■ Page extract ■
====================
Monday, September 04, 2006

How I Became Interested In Film:

As a child I desperately wanted to be a writer. I read obsessively and wrote many short stories, and my teachers sent me to all kinds of camps, conferences, and TAG (Talented and Gifted) programs to develop my skills.
My sophmore year of high school I decided writing wasn't for me and started to develop my film skills instead. Junior and senior year I was completely devoted to the film program at my high school. For three months we were without a media department teacher when our old teacher went crazy and left his position. This particular term I was signed up to take the advanced media class.
Advanced media was the kind of class all the troublemakers took, because it was usually pretty easy to get an A. Plus, film is not about following rules, it is usually about breaking them. Needless to say, without a teacher, our class got a little out of control. Essentially they had put 20 or 30 of these kids into a room, handed them some expensive equipment, and let them do whatever they wanted.
====================
■ Dataset excerpts ■
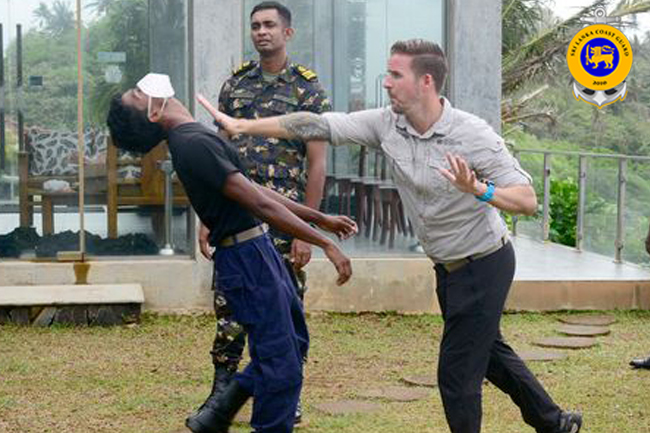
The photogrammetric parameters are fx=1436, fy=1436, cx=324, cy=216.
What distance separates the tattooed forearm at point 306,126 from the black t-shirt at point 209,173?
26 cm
====================
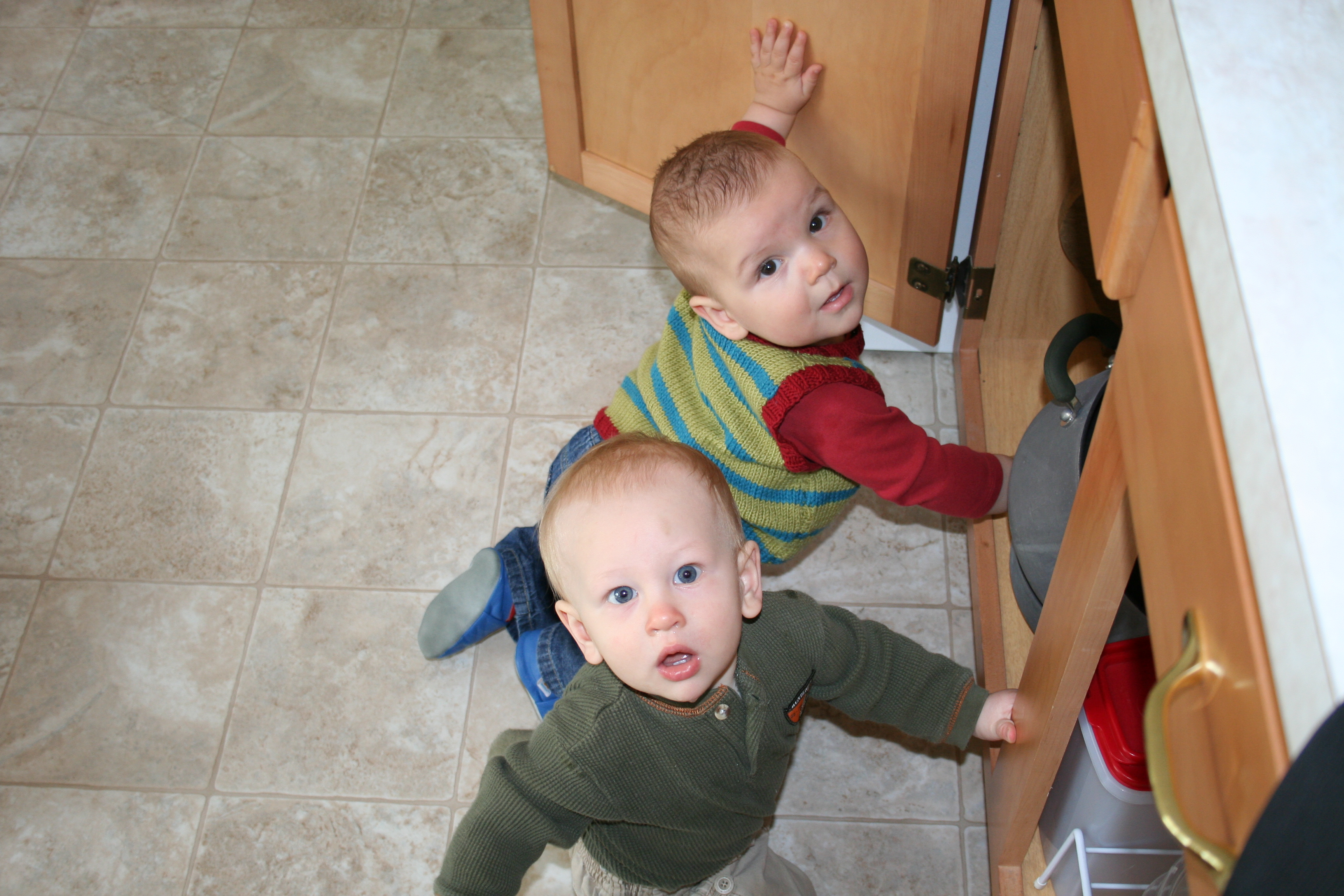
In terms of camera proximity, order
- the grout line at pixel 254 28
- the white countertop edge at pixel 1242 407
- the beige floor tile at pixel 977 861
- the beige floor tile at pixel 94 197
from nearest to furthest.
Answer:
====================
■ Activity list ■
A – Answer these questions using the blog post about becoming interested in film:
(i) What does TAG stand for?
(ii) In which year of high school did the writer decide writing wasn't for them?
(iii) For how long was there no media department teacher?
B – Decide whether each statement agrees with the blog post about becoming interested in film. Answer yes or no, and quote the words of the post that settle it.
(i) The writer was devoted to the high school film program only during senior year.
(ii) Getting an A in advanced media was usually easy.
(iii) Fewer than 20 kids were put into the room.

■ Outputs by task ■
A –
(i) Talented and Gifted.
(ii) Sophomore year.
(iii) Three months.

B –
(i) No: "Junior and senior year I was completely devoted to the film program at my high school."
(ii) Yes: "it was usually pretty easy to get an A."
(iii) No: "they had put 20 or 30 of these kids into a room"